Proprio il presidente del Parlamento Ue, Antonio Tajani, in settimana è tornato sul tema chiarendo: «Quello che vogliamo è sempre garantire un mercato trasparente alle nostre aziende: non è questione di protezionismo, ma la concorrenza deve essere leale». Qui sta il cambio di strategia: si passa dal protezionismo alla protezione, il che significa un sistema concordato tra gli Stati Ue con la regia della Commissione per difendere la produzione europea. Tajani lo spiega così: «Dev’essere una iniziativa di alto profilo, che non escluda nessuno. Ormai nei settori strategici, dall’hi tech allo spazio, ci sono talmente tanti collegamenti e interessi congiunti che è difficile dire se la questione riguardi questo o quello Stato. È meglio che se ne occupi l’Europa, con la Commissione direttamente o un’agenzia ad hoc, coinvolgendo poi tutti i soggetti interessati».
La dimostrazione di quanto la situazione sia seria e di come sia davvero allo studio una strategia comune viene dalle parole usate da Draghi al vertice dei governatori delle banche centrali che si è svolto in Wyoming, a Jackson Hole. Il presidente della Bce ha parlato di crescita globale e di rilancio dell’Eurozona, ha poi bocciato il protezionismo ricordando che chiudere gli scambi commerciali rischia di avere un impatto negativo sul potenziale di crescita globale.
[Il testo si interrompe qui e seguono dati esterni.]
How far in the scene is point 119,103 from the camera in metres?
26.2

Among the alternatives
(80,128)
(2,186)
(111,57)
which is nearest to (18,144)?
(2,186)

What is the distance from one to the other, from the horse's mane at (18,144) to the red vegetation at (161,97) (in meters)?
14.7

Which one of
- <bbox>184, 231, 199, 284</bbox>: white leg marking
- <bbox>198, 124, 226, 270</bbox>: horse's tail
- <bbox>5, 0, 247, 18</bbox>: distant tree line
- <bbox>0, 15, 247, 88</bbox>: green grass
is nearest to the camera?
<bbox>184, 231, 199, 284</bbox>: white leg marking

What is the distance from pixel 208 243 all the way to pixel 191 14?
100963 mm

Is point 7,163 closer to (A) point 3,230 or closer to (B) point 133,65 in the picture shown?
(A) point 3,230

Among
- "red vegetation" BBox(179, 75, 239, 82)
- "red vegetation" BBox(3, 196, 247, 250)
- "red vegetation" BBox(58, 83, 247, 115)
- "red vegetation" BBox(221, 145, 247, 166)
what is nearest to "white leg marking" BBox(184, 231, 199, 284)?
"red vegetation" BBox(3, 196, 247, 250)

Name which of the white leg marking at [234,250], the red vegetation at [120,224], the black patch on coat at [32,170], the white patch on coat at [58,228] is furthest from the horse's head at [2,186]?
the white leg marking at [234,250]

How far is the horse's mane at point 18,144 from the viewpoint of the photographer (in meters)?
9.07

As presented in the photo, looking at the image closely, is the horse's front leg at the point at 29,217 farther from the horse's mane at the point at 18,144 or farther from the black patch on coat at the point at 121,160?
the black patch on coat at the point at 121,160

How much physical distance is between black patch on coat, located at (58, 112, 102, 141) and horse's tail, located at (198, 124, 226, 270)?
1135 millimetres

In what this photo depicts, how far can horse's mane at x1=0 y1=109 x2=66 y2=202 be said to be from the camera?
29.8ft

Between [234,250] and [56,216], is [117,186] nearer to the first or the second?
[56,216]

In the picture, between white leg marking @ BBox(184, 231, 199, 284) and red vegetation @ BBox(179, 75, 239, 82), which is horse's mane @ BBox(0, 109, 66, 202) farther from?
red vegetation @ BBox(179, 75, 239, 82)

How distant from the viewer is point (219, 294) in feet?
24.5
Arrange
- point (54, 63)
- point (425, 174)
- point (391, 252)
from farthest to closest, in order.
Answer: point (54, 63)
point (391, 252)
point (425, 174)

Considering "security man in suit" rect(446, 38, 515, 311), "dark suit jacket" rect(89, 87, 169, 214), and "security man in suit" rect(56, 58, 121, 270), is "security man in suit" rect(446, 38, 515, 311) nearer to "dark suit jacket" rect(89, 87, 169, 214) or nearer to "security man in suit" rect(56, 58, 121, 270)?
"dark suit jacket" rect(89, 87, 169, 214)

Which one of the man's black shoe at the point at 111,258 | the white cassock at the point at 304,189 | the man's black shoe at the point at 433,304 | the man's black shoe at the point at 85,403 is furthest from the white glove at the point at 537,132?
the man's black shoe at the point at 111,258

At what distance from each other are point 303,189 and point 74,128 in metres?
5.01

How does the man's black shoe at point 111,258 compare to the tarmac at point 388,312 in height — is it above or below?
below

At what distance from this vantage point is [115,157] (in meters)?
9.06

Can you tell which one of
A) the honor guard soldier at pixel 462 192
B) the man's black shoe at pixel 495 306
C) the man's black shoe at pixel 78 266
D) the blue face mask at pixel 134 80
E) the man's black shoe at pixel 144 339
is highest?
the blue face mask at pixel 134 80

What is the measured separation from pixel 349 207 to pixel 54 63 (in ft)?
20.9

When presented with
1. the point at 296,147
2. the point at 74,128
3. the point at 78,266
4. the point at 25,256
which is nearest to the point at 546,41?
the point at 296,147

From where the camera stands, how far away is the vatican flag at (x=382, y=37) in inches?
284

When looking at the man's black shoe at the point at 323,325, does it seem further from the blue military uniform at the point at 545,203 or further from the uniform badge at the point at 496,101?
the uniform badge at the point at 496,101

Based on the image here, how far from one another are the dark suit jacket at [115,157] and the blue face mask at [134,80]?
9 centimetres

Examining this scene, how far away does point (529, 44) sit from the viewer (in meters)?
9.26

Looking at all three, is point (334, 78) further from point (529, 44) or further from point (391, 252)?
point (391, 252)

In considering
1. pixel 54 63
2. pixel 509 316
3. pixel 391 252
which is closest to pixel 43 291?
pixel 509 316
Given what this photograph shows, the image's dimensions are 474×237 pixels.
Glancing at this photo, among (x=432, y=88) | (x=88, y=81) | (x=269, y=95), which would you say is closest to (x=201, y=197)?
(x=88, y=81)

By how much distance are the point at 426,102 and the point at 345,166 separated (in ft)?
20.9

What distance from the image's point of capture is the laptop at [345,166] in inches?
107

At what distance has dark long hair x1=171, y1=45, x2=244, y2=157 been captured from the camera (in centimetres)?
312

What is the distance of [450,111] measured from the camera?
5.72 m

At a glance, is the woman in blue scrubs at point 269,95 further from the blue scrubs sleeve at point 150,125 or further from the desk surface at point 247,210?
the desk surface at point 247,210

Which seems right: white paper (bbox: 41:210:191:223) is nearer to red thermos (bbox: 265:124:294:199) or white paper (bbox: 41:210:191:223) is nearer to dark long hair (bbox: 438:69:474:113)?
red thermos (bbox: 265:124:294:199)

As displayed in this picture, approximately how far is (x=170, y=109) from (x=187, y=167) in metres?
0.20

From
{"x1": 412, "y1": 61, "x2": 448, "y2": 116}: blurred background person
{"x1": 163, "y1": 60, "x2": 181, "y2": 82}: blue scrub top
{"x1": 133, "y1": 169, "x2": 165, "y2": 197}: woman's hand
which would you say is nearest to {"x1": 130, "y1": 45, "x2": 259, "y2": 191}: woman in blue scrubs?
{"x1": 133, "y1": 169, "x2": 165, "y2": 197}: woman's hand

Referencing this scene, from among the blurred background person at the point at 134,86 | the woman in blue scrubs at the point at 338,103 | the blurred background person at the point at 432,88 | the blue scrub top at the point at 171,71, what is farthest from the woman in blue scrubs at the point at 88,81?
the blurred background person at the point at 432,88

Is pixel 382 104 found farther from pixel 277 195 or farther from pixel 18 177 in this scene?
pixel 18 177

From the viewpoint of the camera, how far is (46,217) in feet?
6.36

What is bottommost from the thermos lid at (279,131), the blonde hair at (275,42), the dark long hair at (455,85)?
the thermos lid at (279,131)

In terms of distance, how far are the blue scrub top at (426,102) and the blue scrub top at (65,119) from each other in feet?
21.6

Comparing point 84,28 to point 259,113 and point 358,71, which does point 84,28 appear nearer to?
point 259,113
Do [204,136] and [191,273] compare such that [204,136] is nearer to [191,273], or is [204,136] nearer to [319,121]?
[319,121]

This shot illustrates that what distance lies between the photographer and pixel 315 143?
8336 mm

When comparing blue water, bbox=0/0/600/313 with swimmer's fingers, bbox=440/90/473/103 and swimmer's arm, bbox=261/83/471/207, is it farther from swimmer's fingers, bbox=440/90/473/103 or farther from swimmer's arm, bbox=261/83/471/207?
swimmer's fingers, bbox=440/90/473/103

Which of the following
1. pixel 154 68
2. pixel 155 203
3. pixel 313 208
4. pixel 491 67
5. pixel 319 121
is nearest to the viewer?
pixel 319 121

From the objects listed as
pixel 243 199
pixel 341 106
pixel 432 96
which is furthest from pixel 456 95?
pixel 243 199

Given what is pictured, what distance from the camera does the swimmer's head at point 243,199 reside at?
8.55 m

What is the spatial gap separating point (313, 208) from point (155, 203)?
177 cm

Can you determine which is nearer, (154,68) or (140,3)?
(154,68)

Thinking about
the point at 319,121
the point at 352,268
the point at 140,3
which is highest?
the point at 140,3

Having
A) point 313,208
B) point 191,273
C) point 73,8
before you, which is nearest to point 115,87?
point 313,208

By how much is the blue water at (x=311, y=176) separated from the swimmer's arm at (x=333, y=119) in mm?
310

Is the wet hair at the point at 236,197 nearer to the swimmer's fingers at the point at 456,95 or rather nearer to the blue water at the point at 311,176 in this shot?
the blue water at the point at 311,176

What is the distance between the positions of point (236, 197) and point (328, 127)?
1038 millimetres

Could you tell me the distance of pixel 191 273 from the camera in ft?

Ma il numero uno dell’Eurotower ha introdotto il concetto di protezione: «Serve una maggiore cooperazione multilaterale in grado di rispondere ai timori di sicurezza ed equità legati alla globalizzazione. Incoraggiando una convergenza delle regole, è possibile proteggersi dagli effetti non graditi dei mercati aperti. E la protezione assicura il non scivolare nel protezionismo».
Siamo probabilmente di fronte alla risposta europea all’”America first” di Trump e all’aggressività cinese; una terza via lungo la quale non si vogliono chiudere i mercati rischiando di perderne i benefici per una crescita mai così necessaria in Europa, ma al contempo si vuole difendere l’industria europea.